Combining Machine Learning and Natural Language Processing for Automatic Keyword Extraction

University dissertation from Kista : Institutionen för data- och systemvetenskap (tills m KTH)

Abstract: Automatic keyword extraction is the task of automatically selecting a small set of terms describing the content of a single document. That a keyword is extracted means that it is present verbatim in the document to which it is assigned. This dissertation discusses the development of an algorithm for automatic keyword extraction, and presents a number of experiments, in which the performance of the algorithm is incrementally improved.The approach taken is that of supervised machine learning, that is, prediction models are constructed from documents with known keywords. Before any learning can take place, the data must be pre-processed and represented. In the presented research, two problems concerning the representation for keyword extraction are tackled. Since a keyword may consist of more than one token, the first problem concerns where a keyword begins and ends in a running text, that is, how a candidate term is defined. In this dissertation, three term selection approaches are defined and evaluated.

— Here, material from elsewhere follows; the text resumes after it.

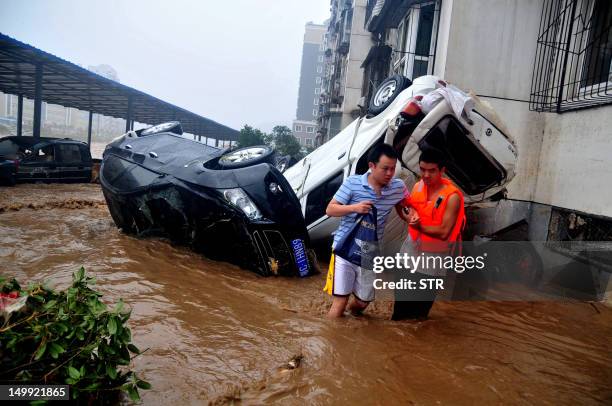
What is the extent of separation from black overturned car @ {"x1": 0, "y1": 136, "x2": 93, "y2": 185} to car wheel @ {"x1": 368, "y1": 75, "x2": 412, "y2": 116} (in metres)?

The first approach extracts all uni-, bi-, and trigrams, the second approach extracts all noun phrase chunks, while the third approach extracts all terms matching any of a number of empirically defined part-of-speech patterns.Since the majority of the extracted candidate terms are not keywords, the second problem concerns how these terms can be limited, to only keep those that are appropriate as keywords. In the presented research, four features for filtering the candidate terms are investigated. These are term frequency, inverse document frequency, relative position of the first occurrence, and the part-of-speech tag or tags assigned to the candidate term.The research presented in this dissertation is linguistically oriented in the sense that the output from natural language processing tools is a considerable factor both for the pre-processing of the data, as well as for the performance of the prediction models. Of the three term selection approaches, the best individual performance ? as measured by keywords previously assigned by professional indexers ? is achieved by the noun phrase chunk approach. The part-of-speech tag feature dramatically improves the performance of the models, independently of which term selection approach is applied. The highest performance is, however, achieved when the predictions of all three models are combined.